***** Given material

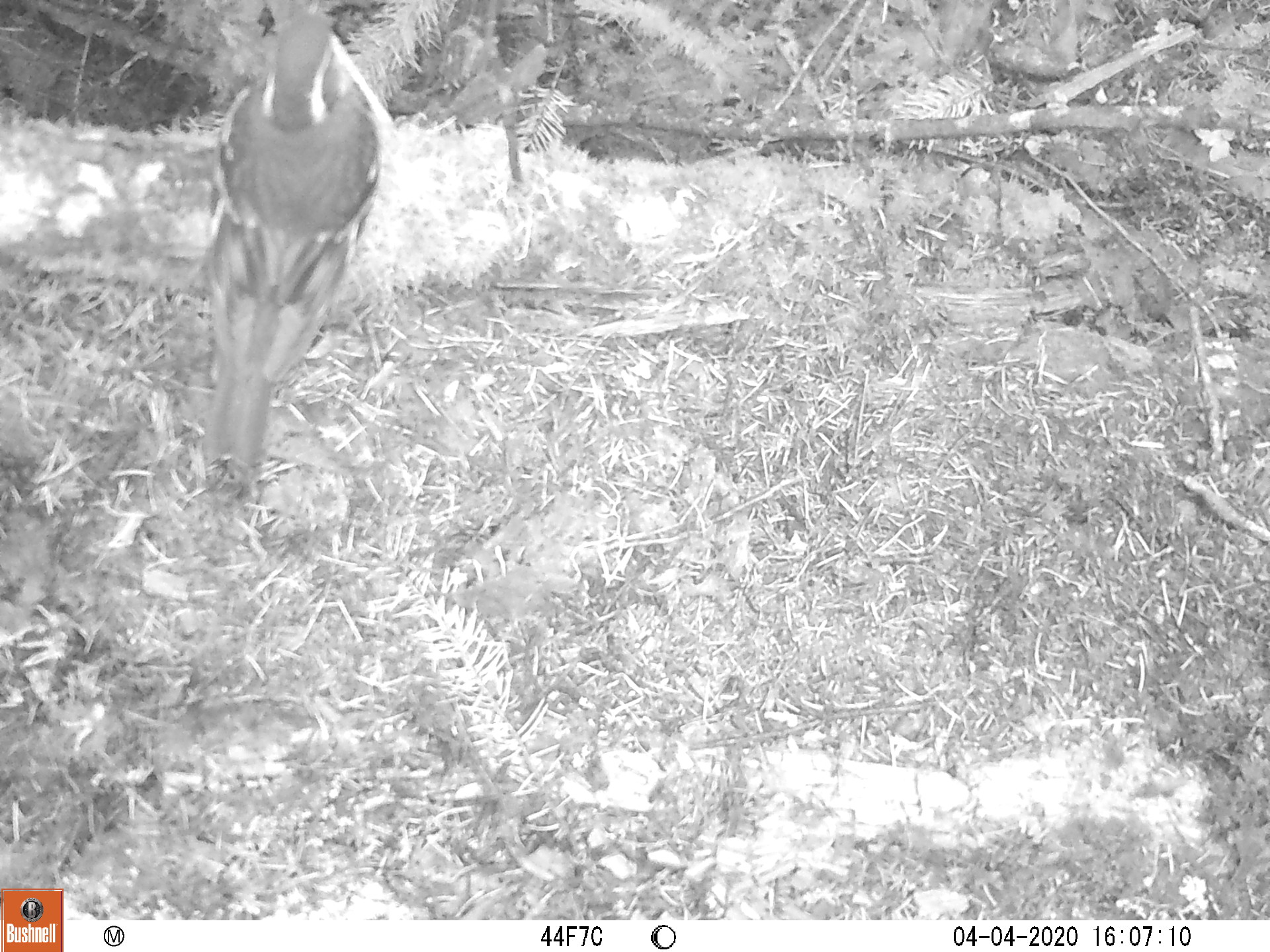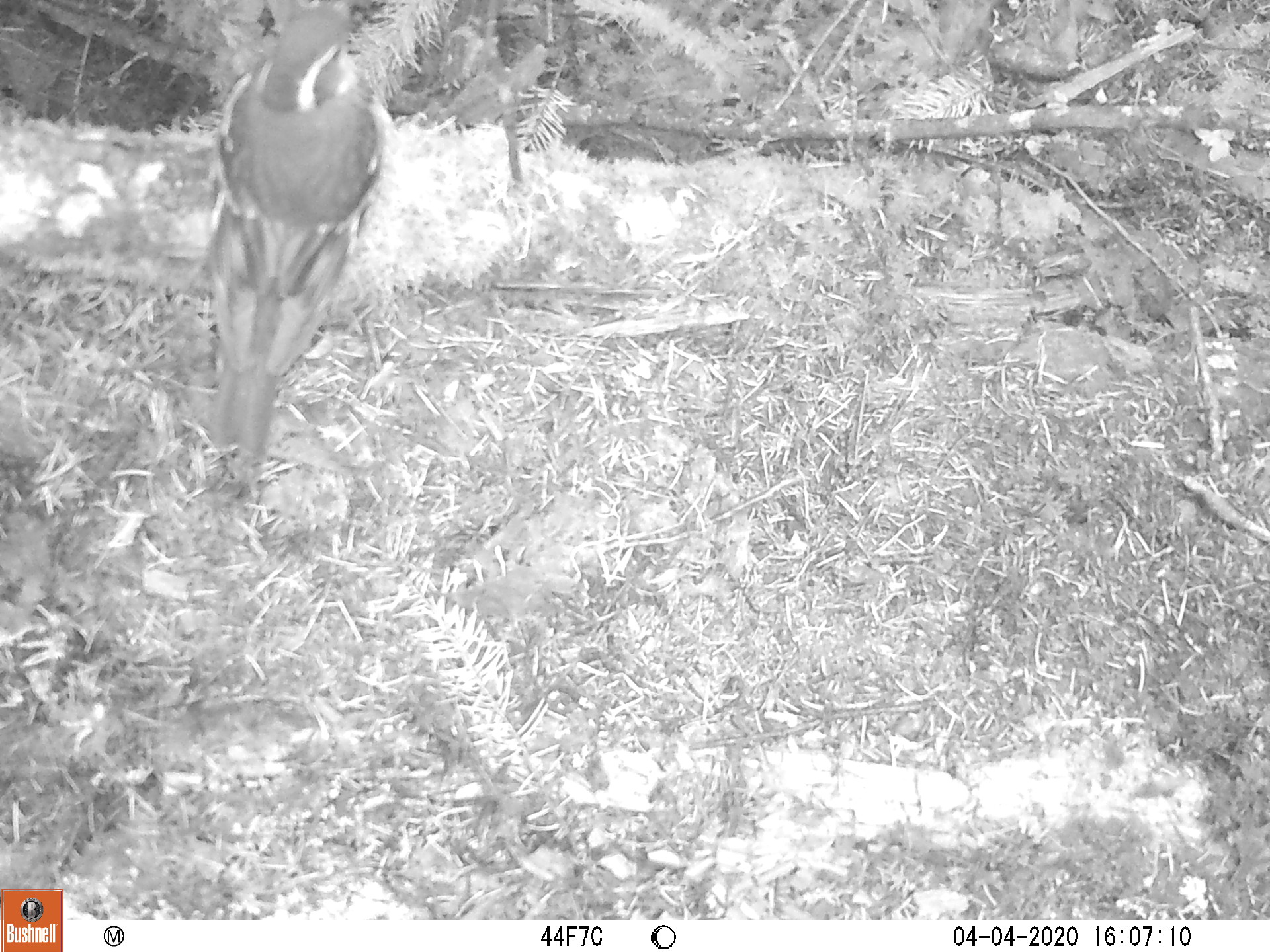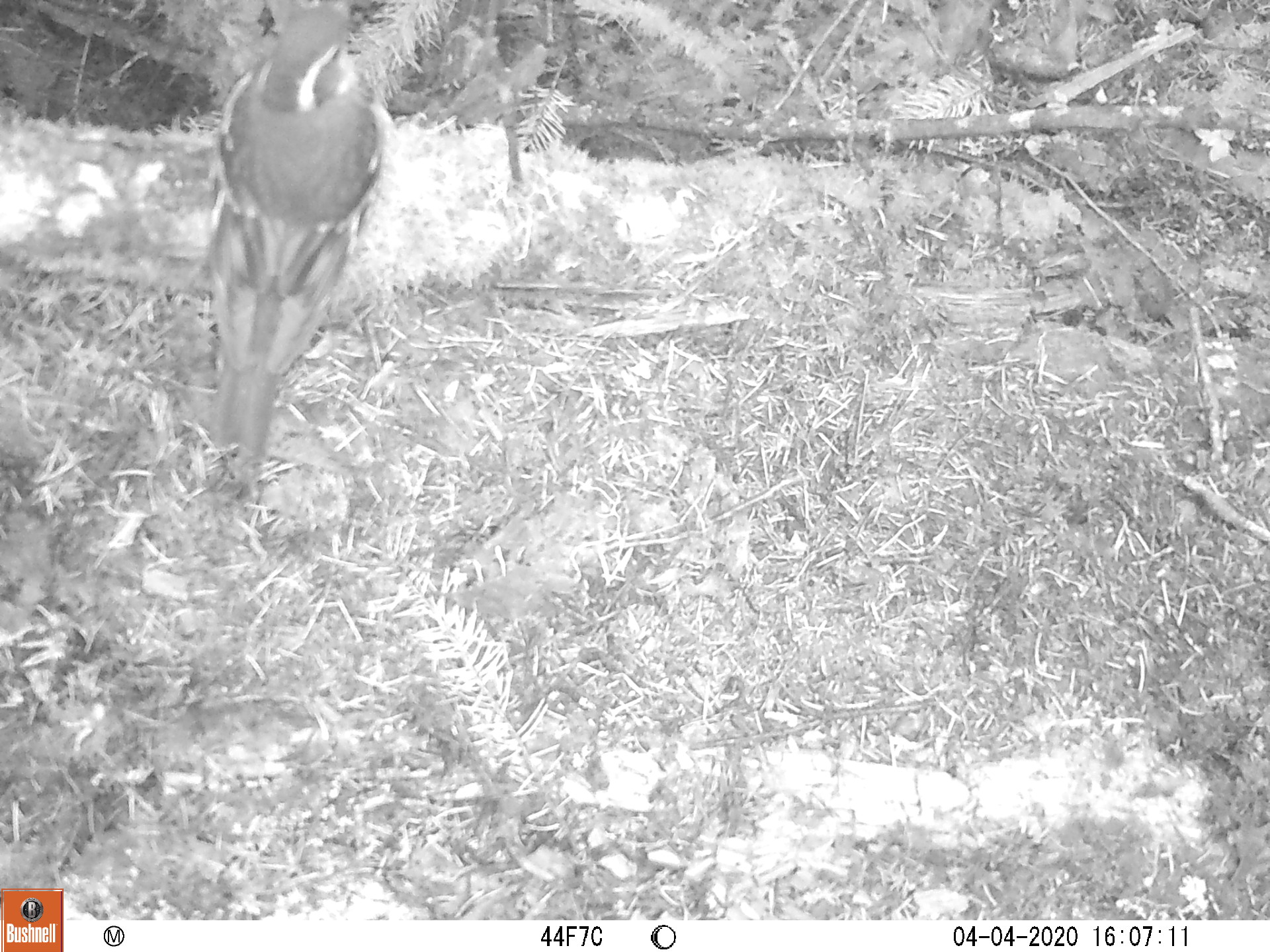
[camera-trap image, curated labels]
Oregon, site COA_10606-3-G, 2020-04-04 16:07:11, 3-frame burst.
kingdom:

**********

Everything in the material goes into the copy exactly, except the images.

[camera-trap image, curated labels]
Oregon, site COA_10606-3-G, 2020-04-04 16:07:11, 3-frame burst.
kingdom:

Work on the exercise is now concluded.